Catarina looked exhausted, though she claimed not to be tired. At any rate, it seemed that she had brought the conversation to a fecund point, and I also felt that I could no longer listen. No countertransference, no sexual attraction, I thought, but enough of all these things. The anthropologist is not immune. I promised to return the next day to continue and suggested that she begin to write again.
But my resistance did not deter her from recalling her earliest memory, and I marveled at the power of what I heard—an image that in its simplicity appeared to concentrate the entire psyche.
“I remember something that happened when I was three years old. I was at home with my brother Altamir. We were very poor. We were living in a little house on the plantation. Then a big animal came into the house—it was a black lion. The animal rubbed itself against my body. I ran and hugged my brother. Mother had gone to get water from the well. That’s when I became afraid. Fear of the animal. When mother came back, I told her what had happened. But she said that there was no fear, that there was no animal. Mother said nothing.”
This could have been incest, sexual abuse, a first psychotic episode, the memory of maternal and paternal abandonment, or a simple play of shadows and imagination—we will never know.
The image of the house, wrote Gaston Bachelard, “would appear to have become the topography of our intimate being.
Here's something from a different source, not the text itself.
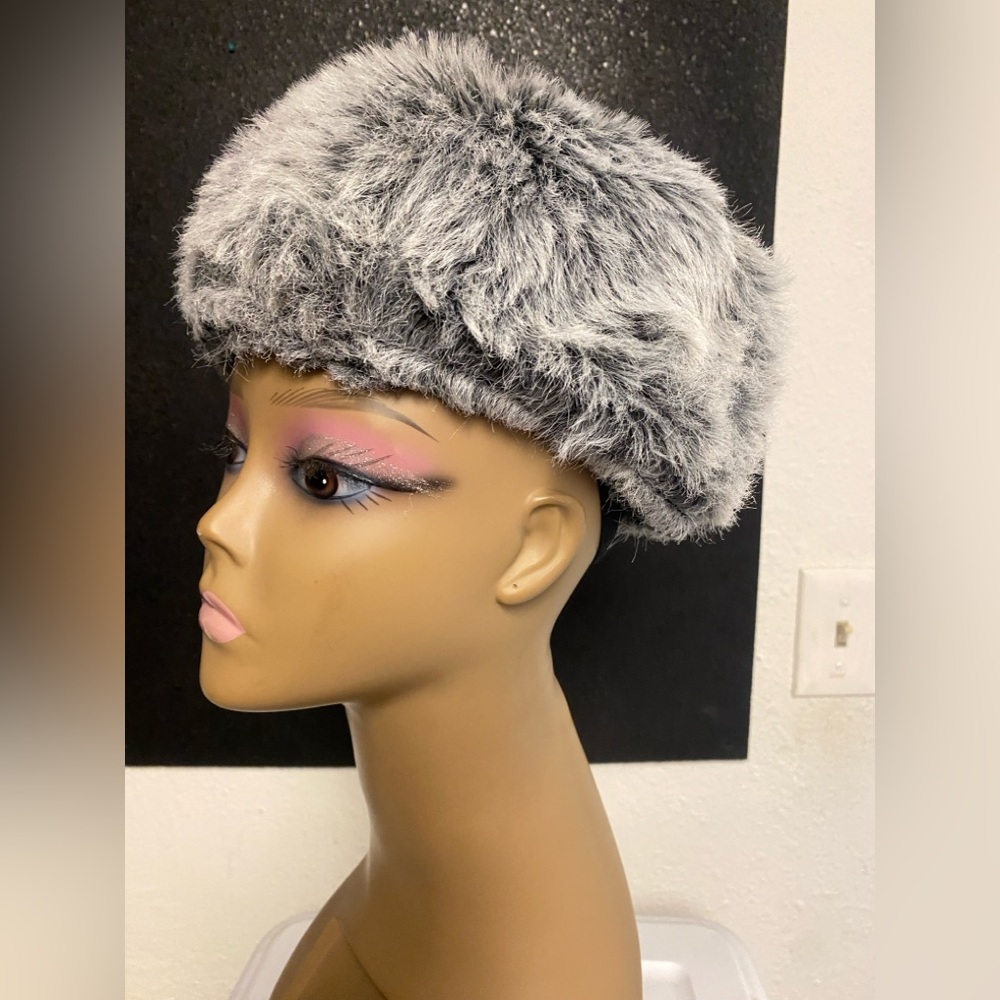Frosty White Grey Faux Fur Hat - Gray Winter Y2K Cold Girl Alt Russian Doll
A house constitutes a body of images that give mankind proofs or illusions of stability” (1994:xxxvi).
In this earliest of Catarina’s recollections, nothing is protecting the I. It is in Vita that she recalled the animal so close to the I. This story speaks to her abandonment as an animal as well as to the work the animal performs in human life. In this last sense, the animal is not a negation of the human, I thought—it is a form of life through which Catarina learned to produce affect and which marks her singularity.
When I told her it was time for me to leave, Catarina replied, “You are the one who marks time.”